Note: for a Product tour and instructional videos please visit: veeQuery Youtube Channel

Overview

veeQuery provides the ability to:

  • Perform Data Exploration and Data Analysis tasks
  • Read files from various sources: local filesystem, network, web, ftp, cloud(Azure, Amazon, Google)
  • Merge files
  • Export data to several file formats
  • Export data to a remote database
  • Upload files to your workspace
  • Download files from your workspace

The data tab has many features including:

  • Query using using a no-code interface
  • Query files using SQL
  • Query files using a python code editor and Pandas library
  • Quickly Explore data using automatically generated statistics and histograms
  • Manipulate data
  • Save data

The main approach of veeQuery is to allow the user to query big or small data sources and extract a small amount of data (filtered or aggregated) that will give them the insights they are looking for.

They can extract data from local or network files, and Big Data repositories. They can do so through a no-code interface or scripting(python).

veeQuery support several file types as well as protocols to access data, on Premise or in the Cloud.

The following file formats are currently supported: csv, parquet, json, hdf5, orc and excel.

Several protocols - wich are used to access files in various repositories either local or remote - are supported including: s3fs (amazon), adlfs (Azure), gcs/gs (Google), hdfs (Hadoop), https, etc.

Workflow

When a file is opened, the application does not necessarily load all its data into memory.

The amount of data loaded in memory depends on the Sample Rows setting. This settings determine how many rows will be loaded into memory.

For example, if a CSV file has 3 million rows and the Sample Rows setting is set to 10 thousands rows, only that number of rows will be loaded into memory. Which means only 10000 rows of data will be browsable through the User Interface.

The amount of data displayed in the data grid of the user interface at any given time will depend on the Rows per page setting. If the Rows per page is set to 100 then a 100 rows will be visible on the user interface. The user can navigate the results using pagination buttons.

In summary: File (3000000 rows) --> Application memory (10000 rows) --> User Interface (100 rows at a time)

File sizes limit, Sample Rows and Rows per page parameters are adjustable in the settings.

So how can a user extract the information he wants if only a sample of the file is loaded into the application?

First of all, in the previous example, if Sample Rows is set to 3 millions, then the whole file will be loaded into memory. However this is not always possible as files sizes can be larger that the memory available to the application.

The suggested approach, is to filter or aggregate data so that they can fit in memory and veeQuery has been designed around that principle.

Let’s suppose our file contains 3 millions rows of information related to cars sold during the last 10 years in France. Since veeQuery allows to directly query the file, the user could issue a query to select only the information he needs. For example:

information about cars sold to married couples aged over 50 in Laval city during the first 3 months of year 2016

Such a query would return a small subset of the file - i.e: 5000 rows - which could not only fit in the application memory, but also match the information the user was looking for in its entirety.
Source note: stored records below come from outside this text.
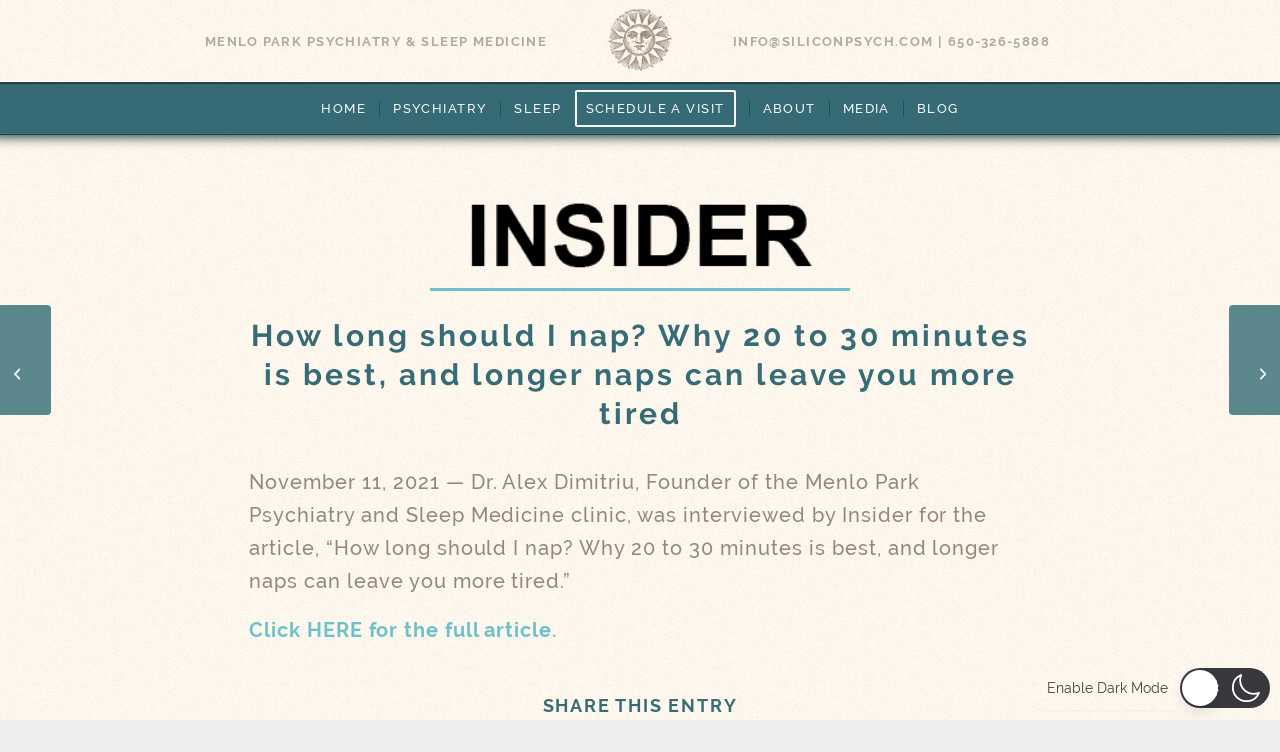

--- FILE ---
content_type: text/css
request_url: https://siliconpsych.com/wp-content/uploads/useanyfont/uaf.css?ver=1749060479
body_size: -129
content:
				@font-face {
					font-family: 'neutra';
					src: url('/wp-content/uploads/useanyfont/181004082441Neutra.woff') format('woff');
					  font-display: auto;
				}

				.neutra{font-family: 'neutra' !important;}

						@font-face {
					font-family: 'alex-brush';
					src: url('/wp-content/uploads/useanyfont/181101024423alex-brush.woff') format('woff');
					  font-display: auto;
				}

				.alex-brush{font-family: 'alex-brush' !important;}

Aggregations usually return even a smaller number of rows, which in most cases is what the user wats: a meaningful subset of a large set of data that can easily be processed and displayed with charts or tables.

Data Exploration, Analysis and Manipulation

The user does not always know exactly what information a given file contains and how that information is formatted. He often goes through the sequence of steps described below:

  • Data exploration: when a file is open the first time (and only a sample is loaded into memory), the user - with the help of the data exploration panel - has access to statistical and datatypes information that can give him a good idea of the content of the whole file. He can issue several queries to confirm his assumptions even if he cannot load the whole file in memory. Each time he issues a query, that query is directly executed again the data file.

  • Data Analysis and manipulation: Once the data filtered/aggregated fits in memory, this enables numerous possibilities of data manipulation: change data formatting, clean and edit data, delete duplicates, update values, change column data type, further aggregate/filter and more.

  • User workspace: When the data manipulation is completed, the user can save the data in his workspace for later use.